EXCERPTED PASSAGE
---*---

Although the hairpin-like structures of HBoV were not described when the first genomic analyses were performed, it has been postulated that the HBoV genome also is flanked by such structures and that HBoV replicates its genome by the rolling hairpin mechanism, although this assumption is exclusively based on phylogenetic analogous conclusion rather than on experimental evidence. In theory, the rolling hairpin replication results in progeny genomes that occur in equal amounts of both polarities, whilst packaging of viral genomes is dependent on additional factors [2531]. For almost four decades, it is postulated that all parvoviruses replicate according to this mechanism, although this replication model is solely based on experimental data obtained by the research on rodent parvoviruses. The model is characterized by a terminal hairpin-dependent self-priming initiation of the viral genome replication and concatemeric replication intermediates of head-to-head or tail-to-tail replication intermediates. Based on an early publication of the postulated model in 1976 in Nature, this replication model became a dogma in the field of parvovirology and was deemed to be true for all parvoviruses. Interestingly it was impossible to identify both genome polarities in clinical samples containing HBoV-infected cells [32]. Thereby, NASBA analyses revealed that all HBoV strains package negative-strand genome, whilst only a minority also packages the plus strand; this observation is compatible with another replication mechanism known as rolling circle replication. In order to test the hypothesis if rolling circle replication may occur in HBoV infection and in order to decipher the unknown terminal hairpins, a couple of systematic PCR-based analyses were performed [33].

---*---

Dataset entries

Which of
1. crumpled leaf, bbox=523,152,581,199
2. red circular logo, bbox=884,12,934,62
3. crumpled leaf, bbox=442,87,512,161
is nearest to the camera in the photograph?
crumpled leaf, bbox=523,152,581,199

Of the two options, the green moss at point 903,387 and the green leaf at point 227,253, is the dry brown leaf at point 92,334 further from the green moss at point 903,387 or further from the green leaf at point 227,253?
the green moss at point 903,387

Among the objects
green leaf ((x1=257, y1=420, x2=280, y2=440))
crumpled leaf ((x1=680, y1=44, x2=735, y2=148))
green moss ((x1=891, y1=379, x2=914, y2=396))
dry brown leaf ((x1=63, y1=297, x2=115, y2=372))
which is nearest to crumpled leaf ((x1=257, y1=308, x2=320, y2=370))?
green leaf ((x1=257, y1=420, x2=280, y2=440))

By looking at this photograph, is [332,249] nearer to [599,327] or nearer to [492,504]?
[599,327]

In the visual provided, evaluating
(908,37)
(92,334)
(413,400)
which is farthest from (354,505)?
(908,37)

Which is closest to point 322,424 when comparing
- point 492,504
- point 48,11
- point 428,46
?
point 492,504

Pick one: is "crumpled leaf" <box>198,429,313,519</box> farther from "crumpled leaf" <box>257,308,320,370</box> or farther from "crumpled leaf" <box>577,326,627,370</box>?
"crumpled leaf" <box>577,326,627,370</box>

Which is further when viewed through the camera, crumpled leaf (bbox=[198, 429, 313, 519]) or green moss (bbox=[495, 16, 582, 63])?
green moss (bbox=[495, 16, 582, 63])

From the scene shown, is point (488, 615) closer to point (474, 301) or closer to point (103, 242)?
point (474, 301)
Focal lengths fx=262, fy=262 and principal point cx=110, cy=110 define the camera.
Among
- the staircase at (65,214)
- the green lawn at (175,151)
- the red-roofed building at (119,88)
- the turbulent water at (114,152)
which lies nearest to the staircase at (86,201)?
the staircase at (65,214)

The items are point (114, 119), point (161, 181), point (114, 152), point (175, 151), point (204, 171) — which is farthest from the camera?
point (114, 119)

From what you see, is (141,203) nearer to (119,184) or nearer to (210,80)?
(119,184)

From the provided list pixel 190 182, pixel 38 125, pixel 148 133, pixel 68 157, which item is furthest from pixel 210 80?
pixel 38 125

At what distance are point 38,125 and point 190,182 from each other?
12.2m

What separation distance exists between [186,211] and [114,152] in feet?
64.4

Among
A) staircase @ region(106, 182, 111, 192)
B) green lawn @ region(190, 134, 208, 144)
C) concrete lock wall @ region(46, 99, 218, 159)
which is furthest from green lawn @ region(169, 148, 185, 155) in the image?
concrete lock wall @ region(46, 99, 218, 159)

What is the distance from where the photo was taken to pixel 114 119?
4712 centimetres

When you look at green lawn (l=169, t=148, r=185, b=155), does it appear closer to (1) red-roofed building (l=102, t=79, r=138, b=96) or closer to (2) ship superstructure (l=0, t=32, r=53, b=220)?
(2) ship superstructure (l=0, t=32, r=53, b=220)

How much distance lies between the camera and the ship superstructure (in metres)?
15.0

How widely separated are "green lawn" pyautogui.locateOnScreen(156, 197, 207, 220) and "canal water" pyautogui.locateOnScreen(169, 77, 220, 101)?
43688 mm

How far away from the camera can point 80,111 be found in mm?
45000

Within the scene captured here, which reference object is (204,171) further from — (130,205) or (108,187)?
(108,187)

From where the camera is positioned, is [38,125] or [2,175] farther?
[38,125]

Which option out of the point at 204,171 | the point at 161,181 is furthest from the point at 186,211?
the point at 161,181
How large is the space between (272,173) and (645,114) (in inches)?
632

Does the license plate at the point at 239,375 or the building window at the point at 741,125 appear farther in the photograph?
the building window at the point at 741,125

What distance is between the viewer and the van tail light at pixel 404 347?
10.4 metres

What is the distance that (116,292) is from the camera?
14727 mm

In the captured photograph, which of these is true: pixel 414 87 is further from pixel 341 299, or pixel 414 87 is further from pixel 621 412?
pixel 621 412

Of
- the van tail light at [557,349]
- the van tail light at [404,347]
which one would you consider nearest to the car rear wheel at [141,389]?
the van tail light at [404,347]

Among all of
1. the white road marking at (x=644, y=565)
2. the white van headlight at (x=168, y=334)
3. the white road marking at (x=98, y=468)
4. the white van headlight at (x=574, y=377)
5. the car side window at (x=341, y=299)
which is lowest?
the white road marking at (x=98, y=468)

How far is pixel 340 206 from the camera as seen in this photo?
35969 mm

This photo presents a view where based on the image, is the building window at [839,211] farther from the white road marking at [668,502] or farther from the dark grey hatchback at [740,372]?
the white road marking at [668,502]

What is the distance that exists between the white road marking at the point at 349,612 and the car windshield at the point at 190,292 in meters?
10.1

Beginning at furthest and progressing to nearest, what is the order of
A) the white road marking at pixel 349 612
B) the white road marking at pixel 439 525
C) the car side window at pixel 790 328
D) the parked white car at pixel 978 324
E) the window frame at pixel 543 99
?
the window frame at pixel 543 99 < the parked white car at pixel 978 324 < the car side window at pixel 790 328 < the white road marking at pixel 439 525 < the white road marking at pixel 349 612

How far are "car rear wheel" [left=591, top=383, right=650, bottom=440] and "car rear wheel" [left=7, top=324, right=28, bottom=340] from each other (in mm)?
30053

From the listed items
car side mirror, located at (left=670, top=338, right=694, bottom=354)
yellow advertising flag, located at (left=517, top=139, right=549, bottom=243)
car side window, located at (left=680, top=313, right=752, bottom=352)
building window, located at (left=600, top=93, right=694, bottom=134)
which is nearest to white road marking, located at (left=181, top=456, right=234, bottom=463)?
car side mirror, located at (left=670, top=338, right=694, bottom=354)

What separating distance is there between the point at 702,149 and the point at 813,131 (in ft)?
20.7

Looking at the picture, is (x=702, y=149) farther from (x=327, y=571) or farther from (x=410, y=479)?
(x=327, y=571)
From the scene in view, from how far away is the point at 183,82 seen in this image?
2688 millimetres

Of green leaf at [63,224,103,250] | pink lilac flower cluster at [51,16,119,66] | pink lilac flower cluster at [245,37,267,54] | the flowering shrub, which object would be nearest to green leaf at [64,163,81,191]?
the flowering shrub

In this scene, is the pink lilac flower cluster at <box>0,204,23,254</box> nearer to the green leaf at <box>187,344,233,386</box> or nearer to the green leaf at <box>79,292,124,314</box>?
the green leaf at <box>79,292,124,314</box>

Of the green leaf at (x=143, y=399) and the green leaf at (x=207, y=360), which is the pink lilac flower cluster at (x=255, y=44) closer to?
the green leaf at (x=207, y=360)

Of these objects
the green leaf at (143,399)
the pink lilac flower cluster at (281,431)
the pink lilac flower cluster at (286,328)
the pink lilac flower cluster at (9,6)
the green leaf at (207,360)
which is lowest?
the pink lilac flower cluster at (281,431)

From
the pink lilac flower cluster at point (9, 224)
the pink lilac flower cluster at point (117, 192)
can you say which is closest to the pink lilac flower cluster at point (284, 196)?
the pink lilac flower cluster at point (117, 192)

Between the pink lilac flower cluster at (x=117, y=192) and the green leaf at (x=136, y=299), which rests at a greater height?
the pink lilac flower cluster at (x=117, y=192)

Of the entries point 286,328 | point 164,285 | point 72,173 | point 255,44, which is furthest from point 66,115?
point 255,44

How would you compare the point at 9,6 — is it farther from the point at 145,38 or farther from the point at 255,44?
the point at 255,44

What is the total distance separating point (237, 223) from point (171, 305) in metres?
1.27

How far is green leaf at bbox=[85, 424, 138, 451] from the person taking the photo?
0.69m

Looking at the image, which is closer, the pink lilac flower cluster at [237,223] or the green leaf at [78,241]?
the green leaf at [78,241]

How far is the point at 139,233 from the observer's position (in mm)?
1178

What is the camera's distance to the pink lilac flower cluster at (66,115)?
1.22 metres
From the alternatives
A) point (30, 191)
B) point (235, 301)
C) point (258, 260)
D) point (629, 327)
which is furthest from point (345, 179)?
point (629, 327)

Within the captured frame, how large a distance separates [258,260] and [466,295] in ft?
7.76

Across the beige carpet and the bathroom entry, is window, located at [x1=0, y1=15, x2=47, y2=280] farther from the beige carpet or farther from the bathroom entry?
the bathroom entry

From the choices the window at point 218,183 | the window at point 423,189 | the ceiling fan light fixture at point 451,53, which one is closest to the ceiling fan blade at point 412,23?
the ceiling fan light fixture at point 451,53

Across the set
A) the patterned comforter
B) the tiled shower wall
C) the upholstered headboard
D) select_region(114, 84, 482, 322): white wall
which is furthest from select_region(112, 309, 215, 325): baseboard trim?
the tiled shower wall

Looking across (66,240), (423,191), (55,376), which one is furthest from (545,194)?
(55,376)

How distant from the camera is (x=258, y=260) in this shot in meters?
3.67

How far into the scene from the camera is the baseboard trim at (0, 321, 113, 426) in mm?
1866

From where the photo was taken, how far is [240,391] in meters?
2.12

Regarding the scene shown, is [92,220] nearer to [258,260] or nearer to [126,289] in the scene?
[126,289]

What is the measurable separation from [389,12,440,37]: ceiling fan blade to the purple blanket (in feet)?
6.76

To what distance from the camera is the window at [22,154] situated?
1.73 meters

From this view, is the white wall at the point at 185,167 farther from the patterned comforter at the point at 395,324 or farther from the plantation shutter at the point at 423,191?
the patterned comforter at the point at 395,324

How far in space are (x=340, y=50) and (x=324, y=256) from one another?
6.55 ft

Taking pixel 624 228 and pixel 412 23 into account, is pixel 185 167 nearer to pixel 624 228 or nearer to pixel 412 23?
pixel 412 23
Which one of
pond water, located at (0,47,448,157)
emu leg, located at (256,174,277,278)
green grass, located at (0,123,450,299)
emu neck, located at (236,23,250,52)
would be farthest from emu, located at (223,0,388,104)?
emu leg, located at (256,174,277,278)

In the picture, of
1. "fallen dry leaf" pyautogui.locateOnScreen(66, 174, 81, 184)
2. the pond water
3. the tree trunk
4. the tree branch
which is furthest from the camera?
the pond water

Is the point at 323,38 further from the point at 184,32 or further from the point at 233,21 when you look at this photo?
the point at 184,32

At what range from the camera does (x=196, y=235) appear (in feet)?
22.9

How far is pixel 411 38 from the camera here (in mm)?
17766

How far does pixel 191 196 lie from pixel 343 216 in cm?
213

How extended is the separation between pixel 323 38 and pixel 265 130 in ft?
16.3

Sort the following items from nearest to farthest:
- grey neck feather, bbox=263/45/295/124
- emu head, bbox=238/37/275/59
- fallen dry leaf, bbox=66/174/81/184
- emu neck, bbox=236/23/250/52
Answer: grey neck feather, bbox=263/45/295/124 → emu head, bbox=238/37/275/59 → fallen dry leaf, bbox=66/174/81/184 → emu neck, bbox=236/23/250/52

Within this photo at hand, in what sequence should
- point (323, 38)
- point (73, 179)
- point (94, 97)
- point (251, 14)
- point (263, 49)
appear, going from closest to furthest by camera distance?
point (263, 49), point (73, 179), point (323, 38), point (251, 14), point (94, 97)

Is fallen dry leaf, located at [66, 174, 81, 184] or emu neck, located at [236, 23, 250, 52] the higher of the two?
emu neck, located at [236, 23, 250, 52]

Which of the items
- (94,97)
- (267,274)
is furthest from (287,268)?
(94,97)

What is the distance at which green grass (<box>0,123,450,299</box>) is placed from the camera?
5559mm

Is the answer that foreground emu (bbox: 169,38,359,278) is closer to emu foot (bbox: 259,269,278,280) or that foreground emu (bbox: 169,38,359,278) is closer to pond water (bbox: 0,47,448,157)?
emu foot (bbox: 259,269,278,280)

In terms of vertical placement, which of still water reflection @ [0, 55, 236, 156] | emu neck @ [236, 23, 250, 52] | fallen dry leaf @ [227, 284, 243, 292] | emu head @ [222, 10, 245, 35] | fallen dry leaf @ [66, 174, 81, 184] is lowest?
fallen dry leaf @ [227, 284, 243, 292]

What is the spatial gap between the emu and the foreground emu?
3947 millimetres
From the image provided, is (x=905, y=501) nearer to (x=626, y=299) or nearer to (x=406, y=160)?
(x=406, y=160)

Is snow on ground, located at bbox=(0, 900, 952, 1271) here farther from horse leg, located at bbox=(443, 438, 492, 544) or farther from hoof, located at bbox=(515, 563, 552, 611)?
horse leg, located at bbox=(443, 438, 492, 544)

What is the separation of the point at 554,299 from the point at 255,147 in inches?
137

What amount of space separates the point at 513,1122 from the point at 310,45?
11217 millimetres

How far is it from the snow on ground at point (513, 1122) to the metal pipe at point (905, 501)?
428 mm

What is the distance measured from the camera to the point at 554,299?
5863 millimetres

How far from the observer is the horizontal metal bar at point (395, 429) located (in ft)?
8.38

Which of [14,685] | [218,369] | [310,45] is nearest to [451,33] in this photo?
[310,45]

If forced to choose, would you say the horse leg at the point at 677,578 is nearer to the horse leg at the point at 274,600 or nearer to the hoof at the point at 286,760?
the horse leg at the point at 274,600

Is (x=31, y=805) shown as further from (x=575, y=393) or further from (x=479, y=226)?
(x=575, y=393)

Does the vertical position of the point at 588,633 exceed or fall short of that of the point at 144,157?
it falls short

---*---

WHAT THE TASK REQUIRES
Answer these questions from the HBoV replication passage, one line each:
1. The rolling hairpin model rests only on experimental data from which viruses?
2. In what year and in which journal did the early publication of that model appear?
3. According to the NASBA analyses, which genome strand do all HBoV strains package?

ANSWER FOR THIS EXERCISE
1. Rodent parvoviruses
2. 1976, in Nature
3. The negative strand